C’est en 2012, alors que son employeur lui annonçait une baisse d’activité que Nathalie a choisi de continuer son activité de secrétaire indépendante à titre principal.

Installée dans le Val-de-Marne (94), son entreprise a décollé grâce au bouche-à-oreille.

« Mon lancement a été plutôt facile. N’ayant pas besoin de prospecter, ce sont les clients qui me contactaient. À force de communiquer sur internet et de faire des rencontres professionnelles, j’ai acquis une certaine clientèle, surtout dans le juridique. »

Le déménagement de Nathalie a fait suite à des difficultés d’ordre personnelles.

« Mon mari ayant eu un accident de travail, je ne pouvais plus faire face aux factures et au loyer qui était de plus de 1 000 euros par mois. Il fallait diminuer les charges et nous avons décidé de nous éloigner de Paris, mais en gardant un accès aux transports afin de pouvoir nous y rendre facilement. »

Le déménagement a eu lieu en février 2014, à une trentaine de kilomètres de Chartres.

« Afin de ne pas perturber les prestations chez mes clients, je n’ai pas arrêté mon activité. Mon mari amenait nos affaires dès qu’il avait du temps, et nous avons déménagé un week-end. »

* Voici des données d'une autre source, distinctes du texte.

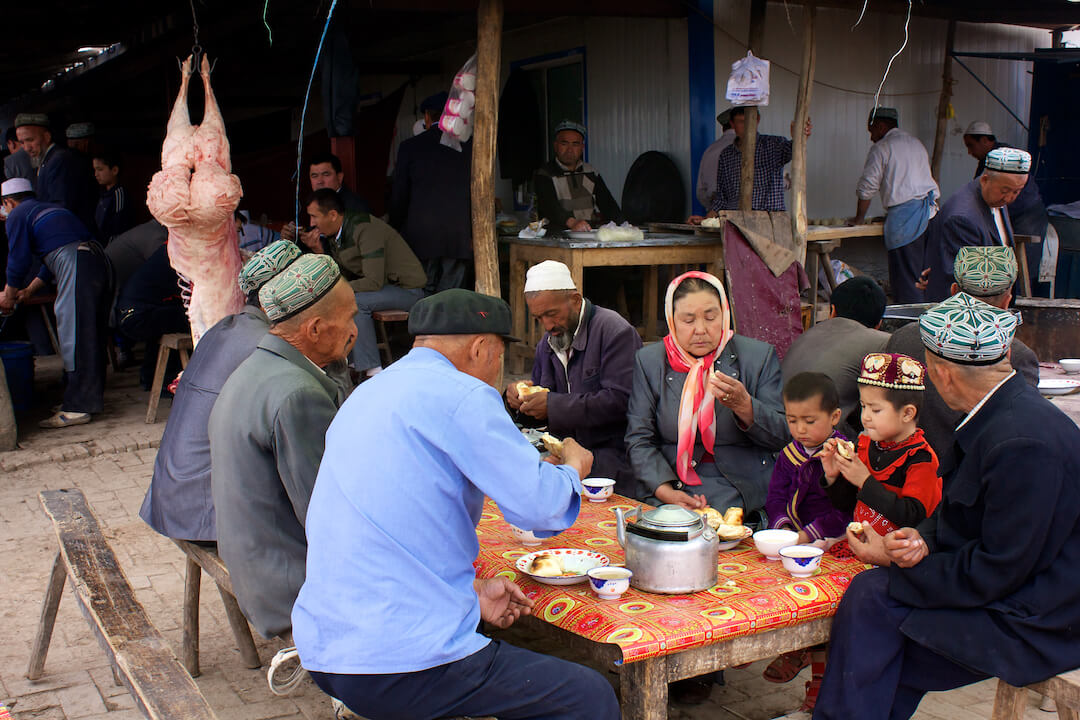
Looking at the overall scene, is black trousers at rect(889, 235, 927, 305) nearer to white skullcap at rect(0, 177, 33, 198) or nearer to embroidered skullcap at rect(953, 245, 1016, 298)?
embroidered skullcap at rect(953, 245, 1016, 298)

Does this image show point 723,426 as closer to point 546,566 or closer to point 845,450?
point 845,450

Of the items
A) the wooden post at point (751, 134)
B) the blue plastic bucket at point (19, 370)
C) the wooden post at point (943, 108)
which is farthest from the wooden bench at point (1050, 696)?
the wooden post at point (943, 108)

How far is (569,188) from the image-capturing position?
27.6 feet

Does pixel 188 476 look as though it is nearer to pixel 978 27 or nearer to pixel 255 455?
pixel 255 455

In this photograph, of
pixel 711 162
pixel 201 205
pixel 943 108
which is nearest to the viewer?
pixel 201 205

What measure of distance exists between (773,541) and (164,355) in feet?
18.2

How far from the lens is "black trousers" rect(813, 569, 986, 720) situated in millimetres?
2475

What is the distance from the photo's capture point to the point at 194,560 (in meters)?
3.60

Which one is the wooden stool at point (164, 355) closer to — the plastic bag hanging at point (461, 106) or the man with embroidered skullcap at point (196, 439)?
the plastic bag hanging at point (461, 106)

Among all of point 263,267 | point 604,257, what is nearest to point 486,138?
point 604,257

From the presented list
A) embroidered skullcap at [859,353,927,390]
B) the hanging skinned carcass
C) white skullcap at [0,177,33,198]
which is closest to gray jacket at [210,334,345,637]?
embroidered skullcap at [859,353,927,390]

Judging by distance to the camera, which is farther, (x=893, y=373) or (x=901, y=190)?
(x=901, y=190)

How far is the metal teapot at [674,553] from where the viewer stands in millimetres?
2447

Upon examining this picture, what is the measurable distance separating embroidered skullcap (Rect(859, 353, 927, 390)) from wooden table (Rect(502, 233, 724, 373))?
14.5 ft
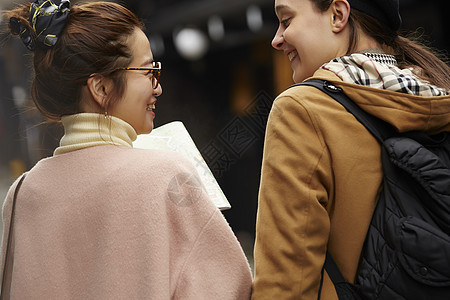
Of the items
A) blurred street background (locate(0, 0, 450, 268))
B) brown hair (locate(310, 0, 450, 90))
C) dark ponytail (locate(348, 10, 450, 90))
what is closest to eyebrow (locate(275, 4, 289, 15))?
brown hair (locate(310, 0, 450, 90))

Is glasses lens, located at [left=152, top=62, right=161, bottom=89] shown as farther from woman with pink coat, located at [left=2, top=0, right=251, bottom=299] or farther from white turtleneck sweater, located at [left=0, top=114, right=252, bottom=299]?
white turtleneck sweater, located at [left=0, top=114, right=252, bottom=299]

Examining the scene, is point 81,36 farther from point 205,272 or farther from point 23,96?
point 23,96

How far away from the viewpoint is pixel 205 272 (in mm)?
1506

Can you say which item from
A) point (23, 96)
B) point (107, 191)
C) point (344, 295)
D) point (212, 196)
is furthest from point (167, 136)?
point (23, 96)

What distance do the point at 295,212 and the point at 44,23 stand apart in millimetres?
892

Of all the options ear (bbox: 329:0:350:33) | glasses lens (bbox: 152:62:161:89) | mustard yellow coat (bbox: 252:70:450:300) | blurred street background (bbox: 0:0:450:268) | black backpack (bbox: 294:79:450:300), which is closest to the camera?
black backpack (bbox: 294:79:450:300)

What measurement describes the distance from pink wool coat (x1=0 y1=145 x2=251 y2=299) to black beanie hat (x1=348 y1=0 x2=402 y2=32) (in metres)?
0.68

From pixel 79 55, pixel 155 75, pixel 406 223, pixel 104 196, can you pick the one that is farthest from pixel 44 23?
pixel 406 223

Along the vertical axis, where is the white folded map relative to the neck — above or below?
below

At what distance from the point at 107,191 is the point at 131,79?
34 cm

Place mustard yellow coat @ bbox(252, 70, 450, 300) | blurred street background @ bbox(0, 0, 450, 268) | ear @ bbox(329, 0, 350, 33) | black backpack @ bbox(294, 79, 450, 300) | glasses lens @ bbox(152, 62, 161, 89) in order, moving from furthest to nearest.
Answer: blurred street background @ bbox(0, 0, 450, 268) < glasses lens @ bbox(152, 62, 161, 89) < ear @ bbox(329, 0, 350, 33) < mustard yellow coat @ bbox(252, 70, 450, 300) < black backpack @ bbox(294, 79, 450, 300)

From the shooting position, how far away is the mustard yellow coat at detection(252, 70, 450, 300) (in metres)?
1.41

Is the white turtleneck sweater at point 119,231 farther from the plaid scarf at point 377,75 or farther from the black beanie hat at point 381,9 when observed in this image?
the black beanie hat at point 381,9

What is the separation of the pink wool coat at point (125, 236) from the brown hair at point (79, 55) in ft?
0.60
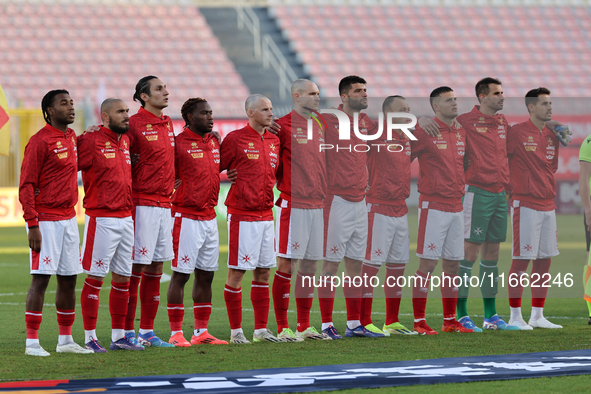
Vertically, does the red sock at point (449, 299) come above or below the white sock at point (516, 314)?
above

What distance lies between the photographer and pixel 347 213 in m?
6.51

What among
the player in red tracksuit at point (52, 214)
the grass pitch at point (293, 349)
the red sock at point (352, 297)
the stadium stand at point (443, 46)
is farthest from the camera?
the stadium stand at point (443, 46)

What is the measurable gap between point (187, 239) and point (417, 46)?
2375 centimetres

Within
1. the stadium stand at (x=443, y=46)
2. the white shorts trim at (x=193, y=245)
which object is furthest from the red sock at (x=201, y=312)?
the stadium stand at (x=443, y=46)

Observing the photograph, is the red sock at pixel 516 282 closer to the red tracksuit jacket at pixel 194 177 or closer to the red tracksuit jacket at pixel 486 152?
the red tracksuit jacket at pixel 486 152

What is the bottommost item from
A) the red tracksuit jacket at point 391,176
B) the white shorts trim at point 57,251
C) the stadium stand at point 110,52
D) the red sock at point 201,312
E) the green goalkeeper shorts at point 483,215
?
the red sock at point 201,312

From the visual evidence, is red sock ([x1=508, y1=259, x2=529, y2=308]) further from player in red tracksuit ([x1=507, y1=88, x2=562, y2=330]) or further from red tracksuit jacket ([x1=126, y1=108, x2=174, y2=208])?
red tracksuit jacket ([x1=126, y1=108, x2=174, y2=208])

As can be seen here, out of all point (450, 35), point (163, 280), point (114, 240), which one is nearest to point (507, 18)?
point (450, 35)

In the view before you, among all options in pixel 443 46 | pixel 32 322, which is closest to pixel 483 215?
pixel 32 322

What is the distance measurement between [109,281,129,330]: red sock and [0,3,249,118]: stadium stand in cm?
1756

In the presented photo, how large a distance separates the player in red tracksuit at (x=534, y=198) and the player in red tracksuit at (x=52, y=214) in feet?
12.9

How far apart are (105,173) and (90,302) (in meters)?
0.94

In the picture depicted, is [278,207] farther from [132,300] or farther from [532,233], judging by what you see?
[532,233]

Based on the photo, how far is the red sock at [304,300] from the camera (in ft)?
21.0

À cette époque, l’activité de Nathalie « roulait », avec une clientèle établie composée d’une dizaine de clients, aussi bien pour des travaux de secrétariat que pour des formalités.

« Il a fallu annoncer à mes clients que je déménageais, ce qui est loin d’être évident. »

Comme elle travaillait principalement sur site, elle a dû réorganiser ses journées et son travail auprès de ses clients, notamment en fonction des horaires des trains.

« Le début a été dur pour l’adaptation ; j’ai dû courir afin d’attraper mon train. Mais en réfléchissant, on se dit que puisque l’on court toute la journée en région parisienne, autant que ce soit pour attraper un train et rejoindre une campagne calme. »

Dans l’ensemble, ses clients lui ont été fidèles.

« C’est moi qui ai souhaité diminuer mes prestations sur Paris. Du fait de la fatigue et du coût des transports, je ne pouvais plus tenir. »

Depuis, elle a déjà trouvé deux clients près de chez elle.

D’un point de vue administratif, Nathalie a profité du déménagement pour effectuer son inscription auprès de la Chambre des métiers. Elle ne l’avait pas encore fait, puisque ce n’était pas obligatoire lors de son immatriculation, en 2009.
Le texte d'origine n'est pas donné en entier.